** Opening TASK DATA block **

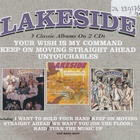 Lakeside - Your Wish Is My Command ; Keep On Moving Straight Ahead ; Untouchables CD2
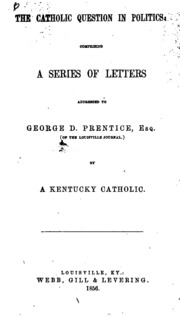prentice catholic singles Lethal language: the rhetoric of george prentice and louisville's bloody monday leslie ann harper ohio valley history, volume 11, number 3, fall 2011, pp 24-43 (article).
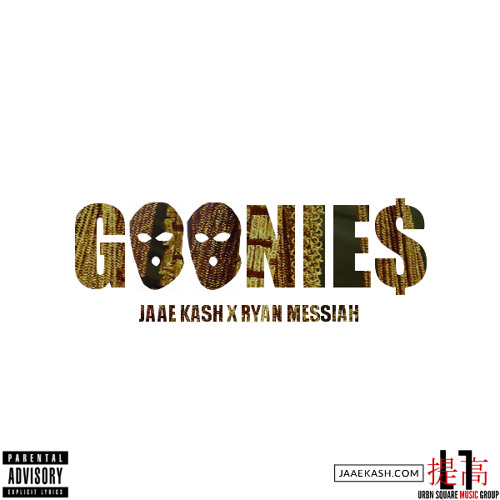 Goonies Feat Ryan Messiah (Prod. by Jaae Kash) [Snippet]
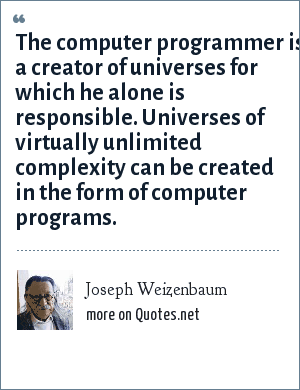 Joseph Weizenbaum: The computer programmer is a creator of universes for which he alone is responsible. Universes of virtually unlimited complexity can be created in the form of computer programs.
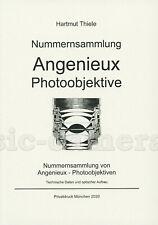 Hartmut Thiele: Nummernsammlung Angenieux Photoobjektive, 2020 #TH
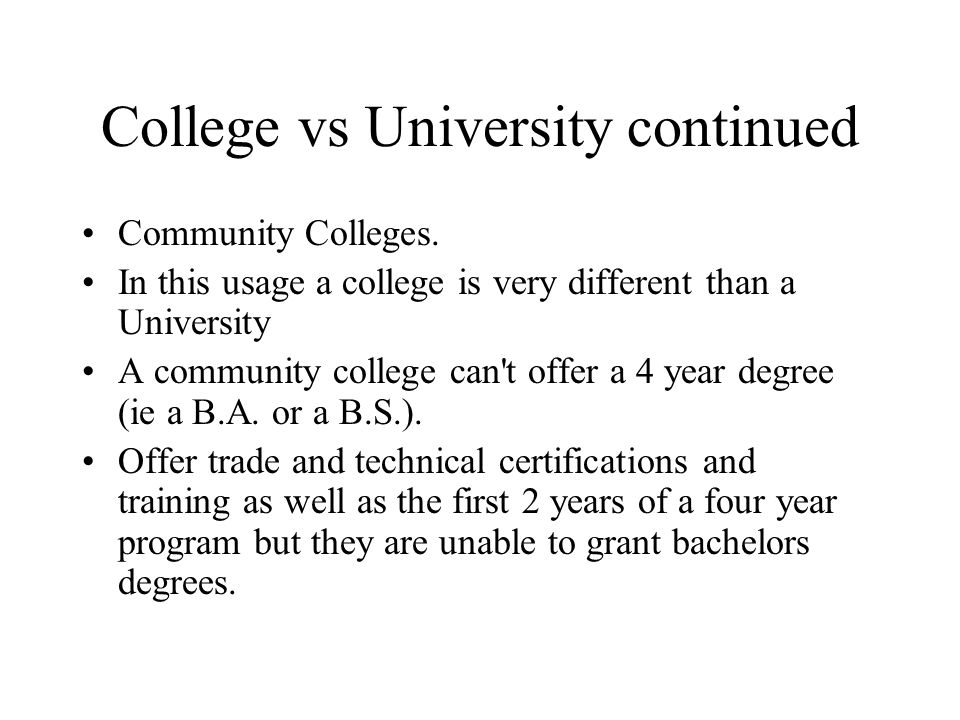 College vs University continued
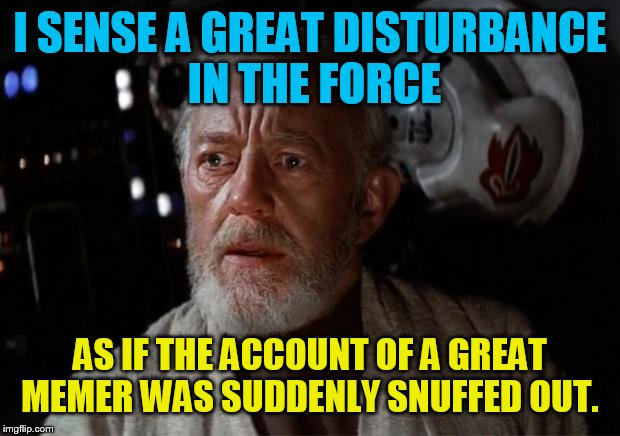 Surprise Obi Wan | I SENSE A GREAT DISTURBANCE IN THE FORCE AS IF THE ACCOUNT OF A GREAT MEMER WAS SUDDENLY SNUFFED OUT. | image tagged in surprise obi wan | made w/ Imgflip meme maker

** Closing TASK DATA block **

Exclude every picture, then return precisely the lines that run from the line containing "Hartmut Thiele: Nummernsammlung" through the end of the entries above.

 Hartmut Thiele: Nummernsammlung Angenieux Photoobjektive, 2020 #TH
 College vs University continued
 Surprise Obi Wan | I SENSE A GREAT DISTURBANCE IN THE FORCE AS IF THE ACCOUNT OF A GREAT MEMER WAS SUDDENLY SNUFFED OUT. | image tagged in surprise obi wan | made w/ Imgflip meme maker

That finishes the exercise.